Si nuestra app de análisis tiene un buen código para dumpear los resultados significativos, al menos en forma de texto, el resultado final podría llegar a ser desde un simple logfile en un server (de análisis), con el resumen de lo extraído por la app, hasta un mail enviado a diario al sysadmin, que dependiendo de si encontró o no valores fuera de los promedios puede llegar a modificar el subject del correo desde un [Valores Normales] a un [Valores Extraños], o incluso un [Valores Críticos Confirmados] > si es que acaso llegara a encontrar cualquier cosa con 90% a 100% de valores. Idealmente tendríamos todo lo anterior, más una interfaz gráfica con algun rutilante mensaje en color rojo indicandonos que algo no anda tan bien, al parecer.

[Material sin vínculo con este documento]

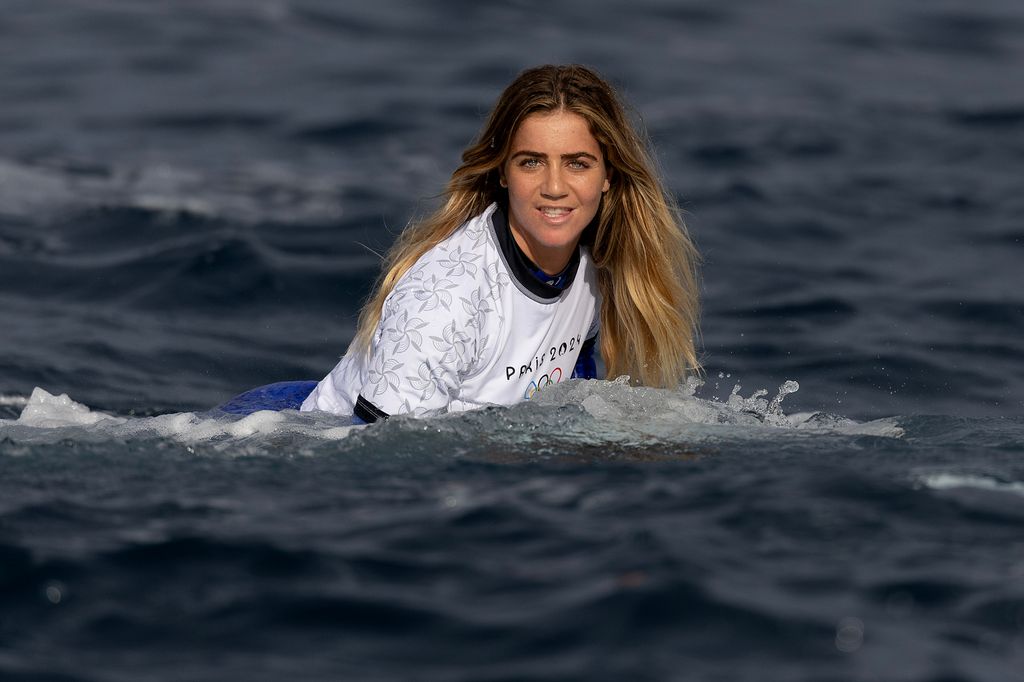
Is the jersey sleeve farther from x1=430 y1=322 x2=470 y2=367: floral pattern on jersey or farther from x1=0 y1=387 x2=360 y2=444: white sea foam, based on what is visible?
x1=0 y1=387 x2=360 y2=444: white sea foam

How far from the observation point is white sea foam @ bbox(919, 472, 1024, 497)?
16.8 feet


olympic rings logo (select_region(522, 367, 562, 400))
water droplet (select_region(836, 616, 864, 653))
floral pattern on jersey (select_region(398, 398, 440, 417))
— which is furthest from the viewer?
olympic rings logo (select_region(522, 367, 562, 400))

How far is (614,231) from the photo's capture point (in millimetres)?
6023

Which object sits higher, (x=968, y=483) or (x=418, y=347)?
(x=418, y=347)

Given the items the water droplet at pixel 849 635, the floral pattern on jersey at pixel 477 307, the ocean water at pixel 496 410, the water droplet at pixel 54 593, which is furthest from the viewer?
the floral pattern on jersey at pixel 477 307

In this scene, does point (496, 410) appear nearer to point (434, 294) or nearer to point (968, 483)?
point (434, 294)


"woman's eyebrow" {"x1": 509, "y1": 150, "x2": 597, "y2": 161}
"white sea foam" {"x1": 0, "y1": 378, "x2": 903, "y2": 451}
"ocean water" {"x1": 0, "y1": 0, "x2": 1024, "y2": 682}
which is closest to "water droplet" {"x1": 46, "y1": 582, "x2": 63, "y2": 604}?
"ocean water" {"x1": 0, "y1": 0, "x2": 1024, "y2": 682}

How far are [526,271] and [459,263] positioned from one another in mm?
309

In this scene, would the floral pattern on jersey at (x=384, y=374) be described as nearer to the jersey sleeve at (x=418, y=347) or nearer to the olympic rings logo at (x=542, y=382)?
the jersey sleeve at (x=418, y=347)

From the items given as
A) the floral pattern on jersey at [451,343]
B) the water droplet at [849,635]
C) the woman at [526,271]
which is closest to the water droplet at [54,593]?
the woman at [526,271]

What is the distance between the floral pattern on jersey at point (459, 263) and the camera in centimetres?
558

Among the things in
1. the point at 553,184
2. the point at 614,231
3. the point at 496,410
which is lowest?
the point at 496,410

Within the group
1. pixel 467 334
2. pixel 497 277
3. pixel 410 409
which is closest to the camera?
pixel 410 409

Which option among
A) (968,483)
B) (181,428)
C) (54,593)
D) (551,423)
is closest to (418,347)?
(551,423)
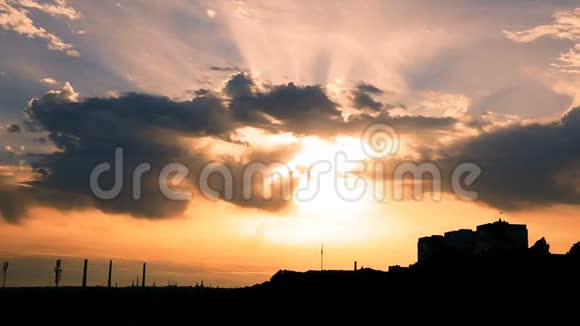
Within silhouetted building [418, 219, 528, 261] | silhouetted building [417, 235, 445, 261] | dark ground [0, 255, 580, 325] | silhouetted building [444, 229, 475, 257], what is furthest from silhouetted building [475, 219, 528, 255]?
dark ground [0, 255, 580, 325]

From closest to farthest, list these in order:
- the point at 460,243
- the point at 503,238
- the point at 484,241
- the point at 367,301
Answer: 1. the point at 367,301
2. the point at 503,238
3. the point at 484,241
4. the point at 460,243

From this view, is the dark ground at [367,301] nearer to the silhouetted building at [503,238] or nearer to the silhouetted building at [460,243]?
the silhouetted building at [503,238]

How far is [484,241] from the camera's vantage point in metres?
77.9

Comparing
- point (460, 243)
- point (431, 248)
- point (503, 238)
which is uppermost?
point (503, 238)

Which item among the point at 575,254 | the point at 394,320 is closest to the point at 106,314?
the point at 394,320

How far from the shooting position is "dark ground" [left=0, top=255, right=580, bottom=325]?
53.8m

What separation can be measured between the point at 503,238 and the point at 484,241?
2360 millimetres

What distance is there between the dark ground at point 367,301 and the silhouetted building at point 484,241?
923 centimetres

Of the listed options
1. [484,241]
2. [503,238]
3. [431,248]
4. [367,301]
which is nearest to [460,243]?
[431,248]

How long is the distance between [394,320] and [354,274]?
18249 mm

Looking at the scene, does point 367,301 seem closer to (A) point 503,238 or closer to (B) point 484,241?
(B) point 484,241

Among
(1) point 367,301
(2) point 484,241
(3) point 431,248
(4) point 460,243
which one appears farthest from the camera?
(3) point 431,248

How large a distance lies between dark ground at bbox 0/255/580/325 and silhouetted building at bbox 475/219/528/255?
906 centimetres

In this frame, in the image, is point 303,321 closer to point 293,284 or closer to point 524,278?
point 293,284
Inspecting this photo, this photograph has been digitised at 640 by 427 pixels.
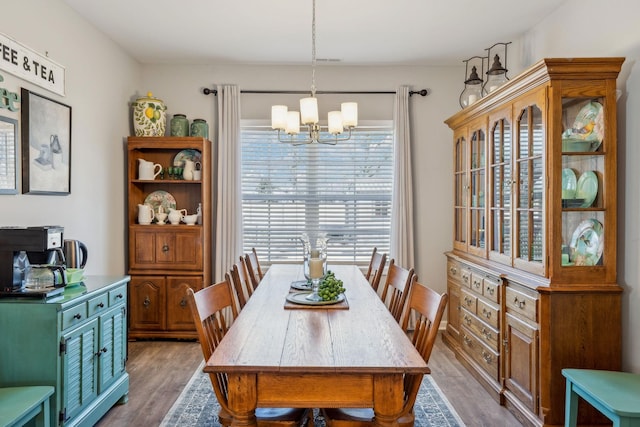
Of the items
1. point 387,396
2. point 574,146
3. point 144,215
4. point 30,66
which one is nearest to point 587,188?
point 574,146

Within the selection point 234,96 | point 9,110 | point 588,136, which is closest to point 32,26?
point 9,110

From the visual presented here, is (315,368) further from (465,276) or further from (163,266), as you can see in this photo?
(163,266)

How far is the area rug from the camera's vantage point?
2785 millimetres

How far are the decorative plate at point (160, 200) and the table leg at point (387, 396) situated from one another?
353 cm

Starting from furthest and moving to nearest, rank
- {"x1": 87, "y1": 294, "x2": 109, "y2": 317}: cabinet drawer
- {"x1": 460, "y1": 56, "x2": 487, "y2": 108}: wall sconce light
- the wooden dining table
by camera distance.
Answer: {"x1": 460, "y1": 56, "x2": 487, "y2": 108}: wall sconce light, {"x1": 87, "y1": 294, "x2": 109, "y2": 317}: cabinet drawer, the wooden dining table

Diferencia con alertas activas
En Nagios y otros software de monitoreo tenemos interfaces gráficas que van a mostrar en "rojo rutilante" los errores actuales en la infraestructura. No me refiero a este tipo de herramientas ni resultados al hablar de avisos previos a la ocurrencia de errores y outages (el error/outage ya ha ocurrido cuando vemos esos mensajes).

Fuentes de datos
La información base en la cual se puede realizar ese análisis puede ser casi cualquiera: se puede configurar Nagios para que dumpee datos históricos a un registro, se puede operar sobre los logfiles de sistema de los servers (el resultado de syslog en Linux, y/o el de Event Log en Windows Server), idealmente esos logs deberían ser automáticamente enviados a un log server para poder trabajar sobre ellos con facilidad. Otra opción para Linux es operar sobre los registros de soft como SAR por ejemplo.

Como se ve, en el párrafo anterior los datos necesarios para la resolución proactiva de problemas están disponibles por defecto, y sin mayor customización de la configuración de los servers en gral., sin importar la plataforma (win, linux). Lo necesario es montar software que se encargue de aprovechar esas fuentes de datos.


Conclusiones
La resolución reactiva de problemas en una infraestructura que tiene el requerimiento de permanecer funcional el 100% del tiempo no es el modo ni la práctica correcta.

La consecuencia probable de trabajar con práctica de resolución reactiva de problemas es que la infraestructura pueda fallar, no lograndose el 100% de funcionalidad requerida (y casi de seguro necesaria e indispensable), llegando en casos extremos a la necesidad de implementar Disaster Recovery.

Se necesita cambiar la práctica para implementar la resolución proactiva de los problemas y esto implica el montaje de más infraestructura, que permita adquirir los datos necesarios y analizarlos convenientemente, de modo que generen y además comuniquen oportunamente - luego de que ya no se pueda evitar que ocurra el problema es demasiado tarde - esos datos a los encargados de solucionar proactivamente los problemas (los administradores de sistemas).